Given the numbers who had voter ID issues during in-person early voting, Hall said, he would expect "more of the same" during primary voting on Tuesday.
College students are among those most likely to be carrying out-of-state licenses, Hall said. Locally, boards of elections data do show that addresses on or near the campuses of UNC-Chapel Hill and Duke make up sizable clusters of voters with voter ID issues, although they are not always students.
"I didn't have my billfold with me," said Richard Engstrom, a Duke professor with the Center for the Study of Race, Ethnicity and Gender in the Social Sciences, who lives in Chapel Hill and went to the polls last week.
Engstrom said his wife drove to the polls, so he left his wallet at home. "The process of doing it was pretty straightforward."
Voters like Engstrom who do have ID but just left it at home cannot claim a reasonable impediment.

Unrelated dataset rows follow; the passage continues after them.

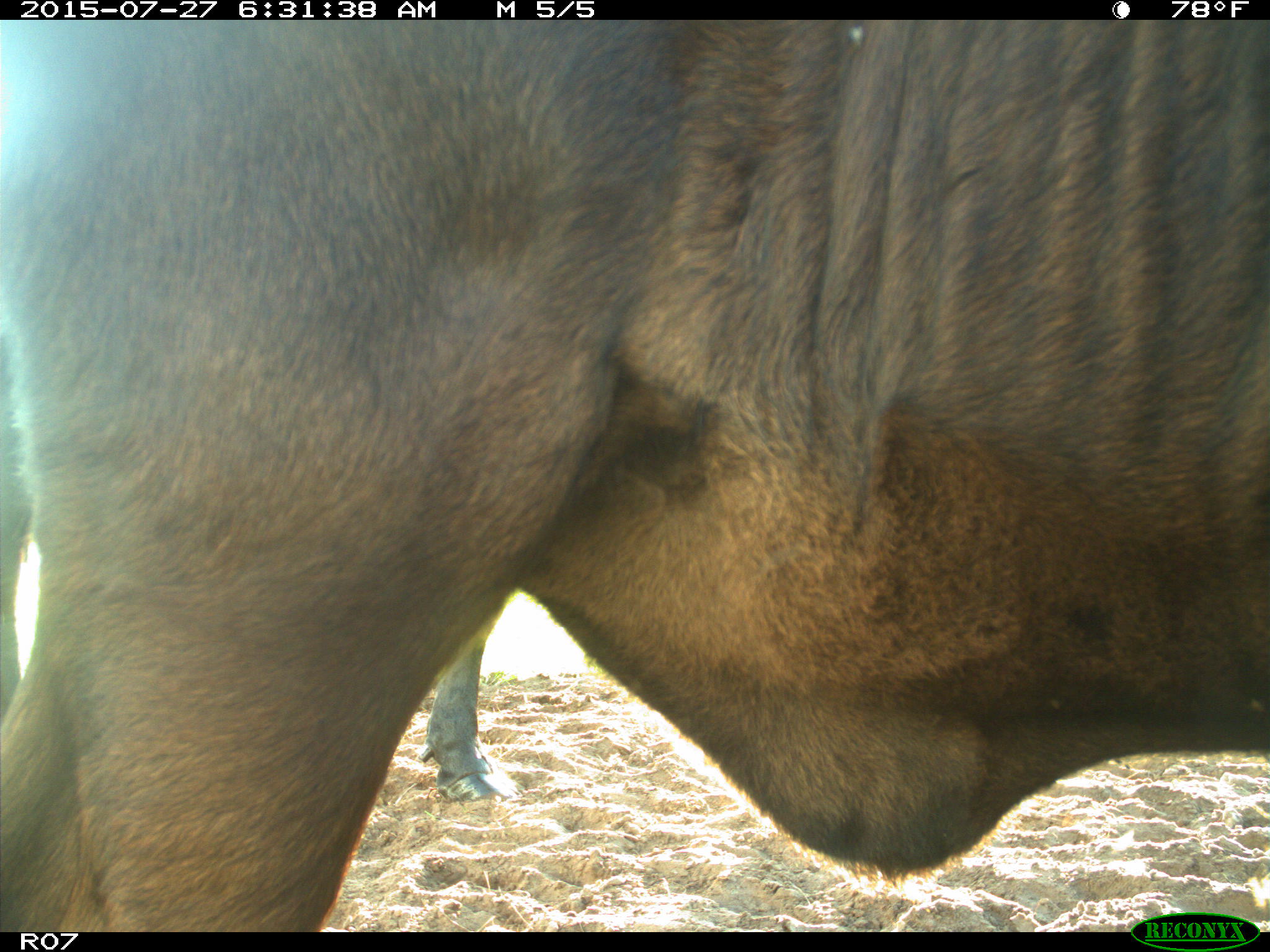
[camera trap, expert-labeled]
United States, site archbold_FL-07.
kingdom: Animalia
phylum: Chordata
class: Mammalia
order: Artiodactyla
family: Bovidae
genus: Bos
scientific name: Bos taurus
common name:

Instead, they are supposed to bring their photo ID to the local board of elections office so their ballots can be counted.
Elections officials have been working to get the word out to voters for the better part of two years now. Those who voted in in the past several elections were told of the pending voter ID rules when they cast ballots in 2014 and 2015. In Chapel Hill, Orange County Elections Director Tracy Reams said she worked with campus political organizations to get the word out.
"We worked really hard to get the word out prior to early voting," Reams said.
Many UNC students, she said, are opting to bring their passport back to the Board of Elections rather than claim a reasonable impediment. That's different from the situation in Durham, where data show voters associated with Duke are claiming an impediment in higher numbers than their UNC counterparts.
"That's another thing we're concerned about, that the interpretation, the administration and how the student is handled, varies from place to place," Hall said.
John Wartenberg, 73, a retiree from Saginaw, Mich., who now lives with his daughter in Youngsville, said he hasn't kept his ID current since he stopped driving. While the voter ID law allows those over 70 to use expired forms of ID, as long as that document expired after they turned 70, Wartenberg's old Michigan license didn't pass muster.
"I'm happy with the way they handled the situation," he said, noting that he had used curbside voting for the first time as well. "I hope the fella I marked on my ballot deserves my vote."